* QUOTED TEXT:
Child in Need
Section 17 of the Children Act 1989 sets out that it shall be the general duty of every local authority to
- to safeguard and promote the welfare of children within their area who are in need; and
- so far as is consistent with that duty, to promote the upbringing of such children by their families
A Child in Need plan (CIN) can be produced for a child who has need of extra support for his safety, health and/or development, such as a child who has disabilities. Sometimes, if you are finding it difficult to meet all your child’s needs, for whatever reason you may be able to get some support to help you.
You don’t have to accept a CIN, it is not compulsory. But if you decide you don’t want or won’t benefit from any support offered, it is a good idea to talk it through with the social worker as they might be worried why you don’t want the help, or that if you don’t take the help it could increase the risk of harm to your child.
A CIN plan should be written down and reviewed at meetings. The plan should name the responsible professional who will make referrals, visit the child etc. The plan should be kept under review at regular meetings.
Concerns have been expressed that some social workers don’t appreciate the difference between ‘child in need’ – where intervention is voluntary – and child protection – where intervention will be force upon parents if it is felt necessary to keep children safe. For example, see this discussion at The Transparency Project by a social worker in August 2018 ‘Oh I’m sorry, did I forget to mention you don’t have to agree to this?’ When social workers forget that interventions under ‘Child in Need’ are voluntary’
The author comments:
My experience is that, in practice, social workers treat the two parts [of the Children Act] as if they are interchangeable. I have no doubt that social workers generally intend to do the best by the children with whom they work, often in very challenging circumstances, but observations of a typical local authority children’s service department suggest that social workers routinely intervene in a child’s life under the guise of section 17, where this may be inappropriate and without providing families with adequate information about the voluntary nature of their involvement. They are not working in partnership with families, but operate as if they are working through the powers available in part five of the Act. In this way, they are intervening in families’ lives potentially without justification, without scrutiny and without the agreement and consent from families.
Child Protection Plan
If there are worries that your child may be at risk of significant harm due to things that you are doing or failing to do as parents, the local authority may have to consider a child protection plan. This will be drawn up at a child protection conference and should deal with such matters as:
- Who the key worker is – usually the social worker
- What needs your child has and how the local authority can help to meet them
- What needs you have as a parent
- Who needs to do what and when to reduce concerns for your child
At the first meeting an outline child protection plan will be agreed and a core group identified. The core group will then meet about every six weeks to keep everything under review.
What is the core group?
The core group includes the professionals who need to work with you, such as teachers or health visitors. It is very important that parents attend these meetings so you can give your input and understand what is going on.
How long will the child protection plan last?

* PROVIDED DATA:
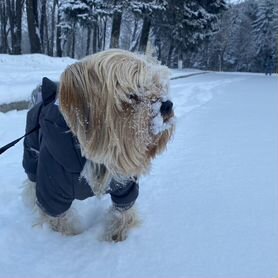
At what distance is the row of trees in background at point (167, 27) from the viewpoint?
1833 cm

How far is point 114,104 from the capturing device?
218 cm

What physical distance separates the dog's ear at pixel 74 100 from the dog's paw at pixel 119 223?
0.87 m

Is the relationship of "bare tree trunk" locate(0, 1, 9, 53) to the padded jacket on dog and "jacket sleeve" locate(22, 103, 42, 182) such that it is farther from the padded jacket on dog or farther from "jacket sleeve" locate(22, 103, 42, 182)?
the padded jacket on dog

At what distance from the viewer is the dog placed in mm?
2186

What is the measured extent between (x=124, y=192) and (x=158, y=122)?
0.71 metres

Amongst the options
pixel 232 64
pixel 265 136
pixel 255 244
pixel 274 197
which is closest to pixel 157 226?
pixel 255 244

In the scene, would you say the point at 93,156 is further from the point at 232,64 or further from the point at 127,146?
the point at 232,64

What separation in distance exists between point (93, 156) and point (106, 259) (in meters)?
0.67

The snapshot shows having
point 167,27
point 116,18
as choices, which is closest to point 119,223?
point 116,18

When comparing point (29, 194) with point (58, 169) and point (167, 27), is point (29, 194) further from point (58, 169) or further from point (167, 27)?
point (167, 27)

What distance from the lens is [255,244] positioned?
2605 millimetres

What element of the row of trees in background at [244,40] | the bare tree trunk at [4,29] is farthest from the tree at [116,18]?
the row of trees in background at [244,40]

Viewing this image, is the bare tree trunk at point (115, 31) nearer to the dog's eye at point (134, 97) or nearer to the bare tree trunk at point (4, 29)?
the dog's eye at point (134, 97)

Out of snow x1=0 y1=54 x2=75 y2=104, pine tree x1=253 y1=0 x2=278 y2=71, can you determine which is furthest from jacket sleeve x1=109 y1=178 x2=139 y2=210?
pine tree x1=253 y1=0 x2=278 y2=71
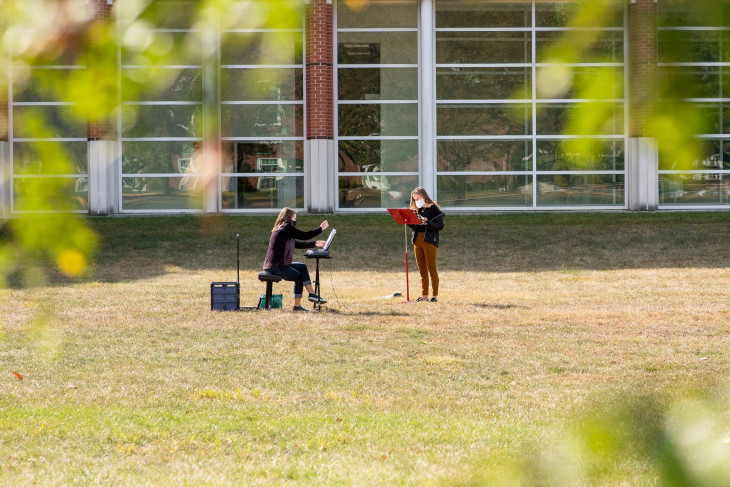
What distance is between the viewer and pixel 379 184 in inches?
844

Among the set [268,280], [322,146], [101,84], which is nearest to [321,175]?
[322,146]

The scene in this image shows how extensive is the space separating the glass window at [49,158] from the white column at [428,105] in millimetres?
19995

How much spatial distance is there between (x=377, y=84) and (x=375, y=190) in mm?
2464

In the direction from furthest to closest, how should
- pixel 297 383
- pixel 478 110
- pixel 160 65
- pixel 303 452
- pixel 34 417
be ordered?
1. pixel 478 110
2. pixel 297 383
3. pixel 34 417
4. pixel 303 452
5. pixel 160 65

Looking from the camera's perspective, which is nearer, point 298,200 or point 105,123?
point 105,123

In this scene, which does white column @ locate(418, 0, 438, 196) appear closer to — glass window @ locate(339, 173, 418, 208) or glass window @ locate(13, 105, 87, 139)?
glass window @ locate(339, 173, 418, 208)

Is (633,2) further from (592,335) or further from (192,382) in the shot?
(592,335)

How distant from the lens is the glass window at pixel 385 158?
21312mm

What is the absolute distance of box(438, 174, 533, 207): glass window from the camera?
70.3 ft

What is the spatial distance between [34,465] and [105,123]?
4.24 m

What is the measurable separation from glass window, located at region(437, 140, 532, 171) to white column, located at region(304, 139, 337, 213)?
2447 millimetres

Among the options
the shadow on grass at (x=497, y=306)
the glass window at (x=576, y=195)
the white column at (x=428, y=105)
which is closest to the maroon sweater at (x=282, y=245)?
the shadow on grass at (x=497, y=306)

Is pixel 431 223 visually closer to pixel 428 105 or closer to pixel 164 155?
pixel 428 105

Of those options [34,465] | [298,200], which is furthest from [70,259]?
[298,200]
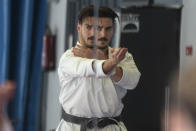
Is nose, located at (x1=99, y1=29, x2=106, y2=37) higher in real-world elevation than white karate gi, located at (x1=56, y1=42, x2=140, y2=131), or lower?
higher

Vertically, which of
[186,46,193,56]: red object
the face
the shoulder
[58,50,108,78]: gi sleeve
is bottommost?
[58,50,108,78]: gi sleeve

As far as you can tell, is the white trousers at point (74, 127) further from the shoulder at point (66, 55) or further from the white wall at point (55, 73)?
the shoulder at point (66, 55)

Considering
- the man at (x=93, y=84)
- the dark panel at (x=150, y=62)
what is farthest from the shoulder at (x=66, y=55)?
the dark panel at (x=150, y=62)

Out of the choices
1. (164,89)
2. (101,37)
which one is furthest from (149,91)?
(101,37)

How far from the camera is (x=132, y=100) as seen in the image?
589 millimetres

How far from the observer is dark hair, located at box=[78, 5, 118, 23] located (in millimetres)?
580

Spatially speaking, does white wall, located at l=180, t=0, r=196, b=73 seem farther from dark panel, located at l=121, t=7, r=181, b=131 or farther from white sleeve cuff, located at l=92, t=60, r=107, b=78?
white sleeve cuff, located at l=92, t=60, r=107, b=78

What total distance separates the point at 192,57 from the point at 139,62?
98 millimetres

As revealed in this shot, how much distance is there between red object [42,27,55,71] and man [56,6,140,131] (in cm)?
2

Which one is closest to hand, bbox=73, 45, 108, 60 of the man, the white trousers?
the man

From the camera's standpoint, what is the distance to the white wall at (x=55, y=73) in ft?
1.76

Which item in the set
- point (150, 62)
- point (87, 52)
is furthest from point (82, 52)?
point (150, 62)

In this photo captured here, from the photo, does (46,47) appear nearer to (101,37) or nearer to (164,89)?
→ (101,37)

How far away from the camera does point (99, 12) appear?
58cm
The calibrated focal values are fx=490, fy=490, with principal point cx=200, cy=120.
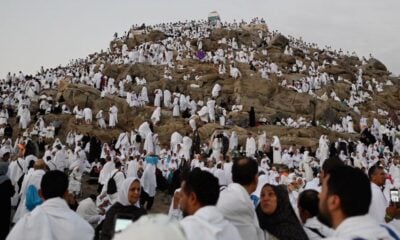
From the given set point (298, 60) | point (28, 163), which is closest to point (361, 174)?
point (28, 163)

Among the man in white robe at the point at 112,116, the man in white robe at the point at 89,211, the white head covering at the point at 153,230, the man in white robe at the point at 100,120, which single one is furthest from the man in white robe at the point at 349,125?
the white head covering at the point at 153,230

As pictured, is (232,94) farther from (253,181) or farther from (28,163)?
(253,181)

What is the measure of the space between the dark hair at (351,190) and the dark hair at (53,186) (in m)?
2.25

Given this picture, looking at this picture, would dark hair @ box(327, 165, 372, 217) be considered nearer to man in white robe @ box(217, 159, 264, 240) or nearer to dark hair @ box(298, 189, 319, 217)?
man in white robe @ box(217, 159, 264, 240)

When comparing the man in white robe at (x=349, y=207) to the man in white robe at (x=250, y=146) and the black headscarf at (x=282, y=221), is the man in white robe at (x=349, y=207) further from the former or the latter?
the man in white robe at (x=250, y=146)

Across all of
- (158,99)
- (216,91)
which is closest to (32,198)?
(158,99)

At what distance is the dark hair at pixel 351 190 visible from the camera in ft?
7.38

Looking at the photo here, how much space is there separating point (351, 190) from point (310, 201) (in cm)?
189

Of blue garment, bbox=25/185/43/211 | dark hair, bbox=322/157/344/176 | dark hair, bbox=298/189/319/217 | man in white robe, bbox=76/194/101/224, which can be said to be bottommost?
man in white robe, bbox=76/194/101/224

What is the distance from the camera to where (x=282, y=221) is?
156 inches

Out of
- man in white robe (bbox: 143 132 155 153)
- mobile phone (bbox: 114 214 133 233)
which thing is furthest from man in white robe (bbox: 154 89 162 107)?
mobile phone (bbox: 114 214 133 233)

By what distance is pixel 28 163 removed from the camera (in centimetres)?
1330

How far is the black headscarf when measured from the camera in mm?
3877

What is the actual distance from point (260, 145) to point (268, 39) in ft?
126
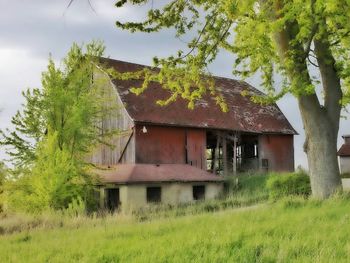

* PROBLEMS AND TASKS:
a – From the text on Child in Need and child protection plans, reproduce the passage starting at "The core group includes" and ending at "protection plan last?".
b – Using the text on Child in Need and child protection plans, decide whether each statement agrees with it, answering yes or no and quoting the words that decide it: (i) Parents are required to accept a Child in Need plan. (ii) The core group meets about every six weeks. (iii) A child protection plan is drawn up at a child protection conference.

* RESULTS BY TASK:
a –
The core group includes the professionals who need to work with you, such as teachers or health visitors. It is very important that parents attend these meetings so you can give your input and understand what is going on.
How long will the child protection plan last?

b –
(i) No: "You don’t have to accept a CIN, it is not compulsory."
(ii) Yes: "The core group will then meet about every six weeks to keep everything under review."
(iii) Yes: "This will be drawn up at a child protection conference"